Russia Is Creating a Digital Health Profile to Track Aging
Scientists are developing a system that uses AI to monitor biological markers of aging, aiming to slow their accumulation and extend healthy life spans.

At the Eastern Economic Forum in Vladivostok (September 3–6), Russian researchers unveiled a project called the “digital health profile,” which is being tested in cities where Rosatom operates. The idea is to create a personalized health passport that records genetic and epigenetic characteristics and uses them to track the buildup of dangerous markers linked to aging and disease.
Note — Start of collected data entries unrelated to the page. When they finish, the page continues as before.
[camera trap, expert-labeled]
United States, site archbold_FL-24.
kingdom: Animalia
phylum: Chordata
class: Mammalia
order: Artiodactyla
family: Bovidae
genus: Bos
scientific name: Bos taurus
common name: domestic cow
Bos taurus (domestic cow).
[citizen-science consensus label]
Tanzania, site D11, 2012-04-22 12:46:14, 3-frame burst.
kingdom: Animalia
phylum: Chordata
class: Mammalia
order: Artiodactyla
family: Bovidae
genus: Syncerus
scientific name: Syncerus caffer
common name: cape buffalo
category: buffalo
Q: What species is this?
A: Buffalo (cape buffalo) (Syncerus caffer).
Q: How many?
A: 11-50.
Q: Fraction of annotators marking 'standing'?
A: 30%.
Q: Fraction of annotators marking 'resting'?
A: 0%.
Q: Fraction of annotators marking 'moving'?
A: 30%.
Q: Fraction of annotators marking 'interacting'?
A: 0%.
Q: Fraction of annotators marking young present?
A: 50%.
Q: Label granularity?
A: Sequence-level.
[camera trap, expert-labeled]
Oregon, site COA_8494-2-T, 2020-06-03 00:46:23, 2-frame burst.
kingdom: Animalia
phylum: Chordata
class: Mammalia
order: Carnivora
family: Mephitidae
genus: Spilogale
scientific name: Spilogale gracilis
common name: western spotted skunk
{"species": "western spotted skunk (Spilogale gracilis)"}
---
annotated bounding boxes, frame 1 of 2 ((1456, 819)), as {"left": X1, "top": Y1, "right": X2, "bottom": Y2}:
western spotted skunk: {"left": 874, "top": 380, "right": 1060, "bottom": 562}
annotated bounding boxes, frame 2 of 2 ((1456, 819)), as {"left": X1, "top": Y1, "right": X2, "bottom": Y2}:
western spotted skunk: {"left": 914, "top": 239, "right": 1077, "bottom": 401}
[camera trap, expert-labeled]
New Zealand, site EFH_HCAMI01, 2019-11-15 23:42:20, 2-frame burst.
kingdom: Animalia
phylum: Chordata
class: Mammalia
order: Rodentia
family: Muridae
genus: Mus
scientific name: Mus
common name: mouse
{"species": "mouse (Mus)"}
The initiative is led by Alexander Sergeev, academician and scientific director of the National Center for Physics and Mathematics, who explained that the work has been underway for two years in the closed city of Lesnoy, Sverdlovsk Region.
Artificial intelligence plays a key role by analyzing vast datasets of markers that reveal when a body shifts from a healthy state to the onset of illness. For a long and productive life, experts argue, it is crucial that organs age at roughly the same pace. The program already has the backing of leading scientists from the Russian Academy of Sciences, and a dedicated research direction has been created around it.
According to IT-Russia, mass adoption of neural networks for anti-aging purposes could become a reality within 10 to 15 years. Russian teams are also applying AI to drug discovery for cancer and Alzheimer’s disease, with the technology cutting the time from molecule design to production by several fold.